Materials Needed: DN Worksheet, Example problem on chart paper, white board, dry erase markers, and IND Practice Worksheet. NOTE: teacher will need to draw “maps” for GP and IND practice worksheet.
Vocabulary: map scale, atlas, key
Do Now (2 - 3 min): The teacher passes out the DN worksheet with one question about total cost to review the lesson from the previous day.
Opening (2 -3 min): Teacher opens by reviewing the answers to the DN. The teacher then states the objective, “Yesterday we learned how to solve for the unit cost and then calculate a new total cost. Today, we are going to continue focusing on proportional relationships, only we are going to focus on map scales. By the end of the lesson, you will be able to solve for the total distance given a map scale.”
Direct Instruction/Guided Practice (15 - 20 min): Teacher explains, “Ok, does anyone know what a map scale is? Has anyone looked at an atlas before? A scale on a map represents the distance on the map as it corresponds to the actual distance on the ground. All maps have a scale to let the reader know the actual distance. Let’s look at this example so you can all see a scale. Then we will move into solving proportional relationship problems that in scales on maps.” The teacher shows the example visual and focuses on the 1 inch = 15 miles. The teacher should make a reference to the key on a pictograph if it has already been introduced covered. The teacher should explain that each inch on the map/drawing represents 15 miles on the actual island.

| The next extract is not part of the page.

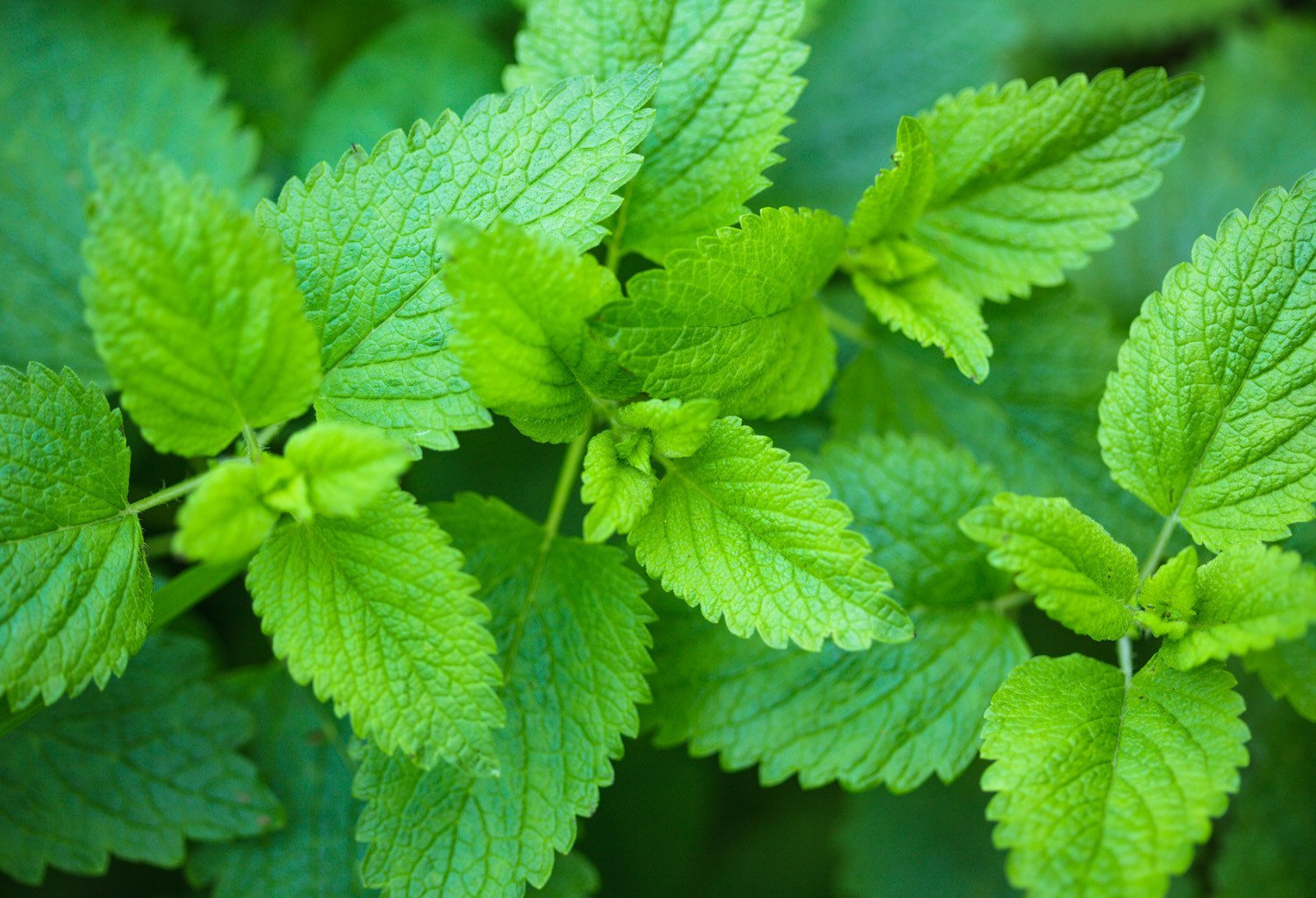 natural sleep aid lemon balm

The teacher then continues, “We will need to know how to solve proportional relationship problems that involve scales on maps. So now I want you to watch as I solve a problem that includes a scale from a map. Let’s look at the same map but now read the problem with it.” The teacher reads the problem and then continues, “Ok. I’ve read the problem now I have to ask myself what the question is asking me to do, so I know that I understand what I am supposed to do. Well, they want to know the actual distance between the two points on the map. Ok, so now I have to figure out the relevant information in the problem to help me solve this problem. I know that on the map it 3 inches from Standford to Hillcrest. I see the key telling me that 1inch = 15 miles. I think that is all the relevant information in the problem, so I am going to write it down. Ok, now I have to set up my problem. Setting up proportional relationship problems using a scale on a map isn’t the same as setting up a number sentence. There are actually two ways I can set it up. The first looks like this: In order to solve this problem I need to make an equivalent fraction, which is a fifth grade standard! I need to figure out what I multiple 1 by to get 3 and then I multiple my denominator by the same number and I have my answer = the actual distance.
1 * 3 = 3
15 *3 = X = 45
The other way I could solve this problem, if I am not comfortable setting up the fractions, would be to use repeated addition. I need the same relevant information as before. I would set my problem up this way.
1 inch = 15 miles.
2 inches = 30 miles
3 inches = 45 miles -or- 15+15+15 = 45
The teacher continues, “Ok, so what is the answer to this problem? . Did everyone see as I solved the problem with two different strategies? You can use the fraction model or you can use repeated addition to solve proportional relationship problems that involve a scale on a map. Ok, now we are going to do one together. We all watched as I solved one problem. Now I want to work as a class to solve another before independent practice. First, who can come to the board and show me one way to set up a proportional relationship problem with a scale from a map? [student comes to board to answer question.] The teacher repeats questioning to get other strategy on the board. Then the teacher reads the second problem. The teacher should be sure to tell the students that nothing changes even though the scale is based on 2 inches instead of 1 inch, the problem is still set up the same way.
GP Question: A map has a scale of 2 in: 10 mi. If Baltimore and Washington, DC are 10 in apart on the map then how far apart are the real cities?
Strategy 1: Strategy 2:
2*5= 10 “Do we add 10,10 times? No! We need to look at out our scale. This
___ ____ scale is based on 2 inches, which means we need to count by 2s to
10, or divide 10 by 5 to find out how many times we need to add.
10*5= 50 We need to add it 5 times, because 2 goes into 10 5 times, so our
problem will look like” 10+10+10+10+10 = 50
Independent (10 min): The teacher hands out the IND worksheet, which mimics Guided Practice. Students are asked to complete the worksheet independently and turn it in.
Closing (2-3 min): Teacher calls the attention of the students back toward the front of the class to quickly review the answers to the Independent Practice worksheet/ ask what we learned about.